Ce n'est donc pas gagné, d'autant que les généalogistes successoraux n'agissent en général pas pour des montants "peu élevés". "De plus en plus de dossiers traversent les frontières, en tout cas, partiellement, indique Thierry de Neuville, président de l'association des généalogistes successoraux de Belgique. Ce professionnel est contacté par des notaires ou avocats pour retrouver les héritiers légaux et quelques fois, la recherche se fait à l'étranger. "Dans ce cas, nous avons pour habitude de donner ces dossiers à nos correspondants locaux qui se trouvent dans différents pays du monde", poursuit-il. Cependant, ces recherches visent en général des dossiers liés à des assurances-vie, et non pas à des assurances obsèques.

Rosario, son frère et leur mère, sont, eux, dépités. Ils sont découragés à l'idée de devoir aller jusqu'en Espagne pour récupérer l'argent mis de côté par leur grand-oncle.

La banque refuse de payer directement la facture des pompes funèbres

Rosario et sa famille ont demandé si l'assureur ne pouvait pas payer directement la somme due à l'entrepreneur de pompes funèbres, sans succès. "On nous a répondu que, d'après notre contrat, ce n'était pas possible. Ils répètent qu'ils doivent verser l'argent aux héritiers, qui doivent ensuite payer le funérarium".

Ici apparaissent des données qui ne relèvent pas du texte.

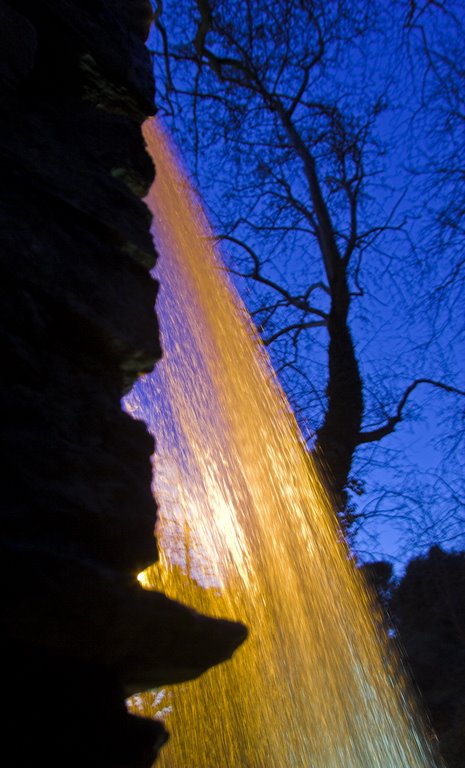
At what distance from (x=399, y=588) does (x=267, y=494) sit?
4.97 metres

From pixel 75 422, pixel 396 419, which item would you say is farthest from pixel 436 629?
pixel 75 422

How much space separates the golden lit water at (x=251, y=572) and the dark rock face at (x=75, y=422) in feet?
A: 10.5

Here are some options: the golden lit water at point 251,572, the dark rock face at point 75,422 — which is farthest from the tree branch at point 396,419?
the dark rock face at point 75,422

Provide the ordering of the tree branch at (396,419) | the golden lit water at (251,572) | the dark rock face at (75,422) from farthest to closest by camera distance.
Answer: the tree branch at (396,419) → the golden lit water at (251,572) → the dark rock face at (75,422)

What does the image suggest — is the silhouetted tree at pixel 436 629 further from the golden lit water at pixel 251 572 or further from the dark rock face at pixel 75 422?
the dark rock face at pixel 75 422

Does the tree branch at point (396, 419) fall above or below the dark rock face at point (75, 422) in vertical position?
above

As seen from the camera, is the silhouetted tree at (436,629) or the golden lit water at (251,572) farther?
the silhouetted tree at (436,629)

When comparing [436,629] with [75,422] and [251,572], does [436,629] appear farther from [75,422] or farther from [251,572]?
[75,422]

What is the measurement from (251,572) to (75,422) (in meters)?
4.17

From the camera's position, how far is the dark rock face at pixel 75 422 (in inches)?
36.4

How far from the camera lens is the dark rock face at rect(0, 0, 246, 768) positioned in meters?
0.92

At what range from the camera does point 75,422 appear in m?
1.20

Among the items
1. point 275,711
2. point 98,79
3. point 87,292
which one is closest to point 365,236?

"Le capital décès est versé aux bénéficiaires du contrat, confirme Annelore Van Herreweghe, porte-parole de Delta Lloyd Life. Et lorsque l'argent est bloqué, il le reste "jusqu'à ce qu'un verdict ou un accord clôture le litige. S'il n'y a ni bénéficiaire, ni héritier qui se manifeste, nous appliquons la procédure dite de "fonds dormants". Alors, après une période de 18 mois sans réaction, le capital et les données du dossier sont transférés à la Caisse des dépôts et consignations. Les héritiers pourront y récupérer le solde jusqu'à 30 ans après la date de fin".


La famille est face à un véritable dilemme

Que va faire Rosario et sa famille? Entamer cette fameuse enquête en Espagne, qui aura peut-être un coût exorbitant ou bien laisser l'argent de leur grand-oncle dormir à la Caisse des dépôts et consignations? Dans les deux cas, le choix est insatisfaisant : "Nous sommes tristement dans l'impasse. Nous souhaiterions qu'un expert de l'assureur Delta Lloyd nous aide. Qu'un véritable spécialiste nous permette de débloquer cette situation", espère Rosario.

Delta Lloyd s'engage à aider la famille 

Désormais au courant de cette malheureuse situation, l'assureur Delta Lloyd Life révèle qu'il a proposé son aide à la famille de Rosario. "La semaine passée, Delta Lloyd s'est engagée à guider la personne en question vers un expert afin de trouver une solution", confirme Annelore Van Herreweghe, porte-parole.